▶ Problem
Copy the lines again, with their requests, starting at the line that contains "When you look" and ending at the last line of the records. Add -82 to every number in the answers, both the pixel coordinates and the distances.

▶ Records for processing
------------------------------------

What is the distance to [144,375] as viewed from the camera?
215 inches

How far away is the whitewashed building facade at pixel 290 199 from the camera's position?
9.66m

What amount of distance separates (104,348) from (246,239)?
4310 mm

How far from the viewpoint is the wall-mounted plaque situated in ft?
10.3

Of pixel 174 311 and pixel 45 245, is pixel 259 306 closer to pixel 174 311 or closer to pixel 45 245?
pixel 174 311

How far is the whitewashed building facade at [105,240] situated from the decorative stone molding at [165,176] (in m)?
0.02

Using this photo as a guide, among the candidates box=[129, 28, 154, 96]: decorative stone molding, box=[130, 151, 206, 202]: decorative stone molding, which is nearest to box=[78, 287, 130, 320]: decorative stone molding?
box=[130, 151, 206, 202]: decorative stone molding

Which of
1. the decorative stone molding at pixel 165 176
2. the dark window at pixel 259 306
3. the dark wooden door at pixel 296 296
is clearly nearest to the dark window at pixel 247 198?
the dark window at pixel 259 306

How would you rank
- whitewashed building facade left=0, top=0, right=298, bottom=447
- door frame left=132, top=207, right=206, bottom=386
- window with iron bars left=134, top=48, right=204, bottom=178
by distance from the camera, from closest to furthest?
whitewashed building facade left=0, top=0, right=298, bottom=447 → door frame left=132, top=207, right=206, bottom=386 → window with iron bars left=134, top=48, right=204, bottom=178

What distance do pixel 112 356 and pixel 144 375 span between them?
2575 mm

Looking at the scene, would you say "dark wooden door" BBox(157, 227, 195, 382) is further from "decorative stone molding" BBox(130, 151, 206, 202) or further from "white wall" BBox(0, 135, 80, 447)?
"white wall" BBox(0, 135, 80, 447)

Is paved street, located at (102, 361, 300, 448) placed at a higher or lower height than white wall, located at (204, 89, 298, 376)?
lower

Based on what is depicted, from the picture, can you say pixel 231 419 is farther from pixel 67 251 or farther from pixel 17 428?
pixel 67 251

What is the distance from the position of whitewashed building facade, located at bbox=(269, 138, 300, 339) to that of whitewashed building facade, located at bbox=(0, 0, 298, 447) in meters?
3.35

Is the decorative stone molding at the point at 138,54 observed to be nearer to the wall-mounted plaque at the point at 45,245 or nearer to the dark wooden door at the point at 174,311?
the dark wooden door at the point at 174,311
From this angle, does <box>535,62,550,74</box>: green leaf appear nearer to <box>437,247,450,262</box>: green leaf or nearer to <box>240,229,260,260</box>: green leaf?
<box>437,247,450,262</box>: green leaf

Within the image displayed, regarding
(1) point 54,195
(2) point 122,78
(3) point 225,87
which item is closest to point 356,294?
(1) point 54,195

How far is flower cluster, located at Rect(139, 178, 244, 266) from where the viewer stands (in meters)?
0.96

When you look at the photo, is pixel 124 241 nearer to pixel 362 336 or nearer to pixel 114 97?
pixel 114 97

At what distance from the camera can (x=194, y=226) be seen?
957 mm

------------------------------------

▶ Response below
When you look at the photo, is pixel 124 241 nearer to pixel 362 336 or nearer to pixel 114 97?
pixel 32 15

At what distance from the camera can (x=194, y=226) be seen?
875 mm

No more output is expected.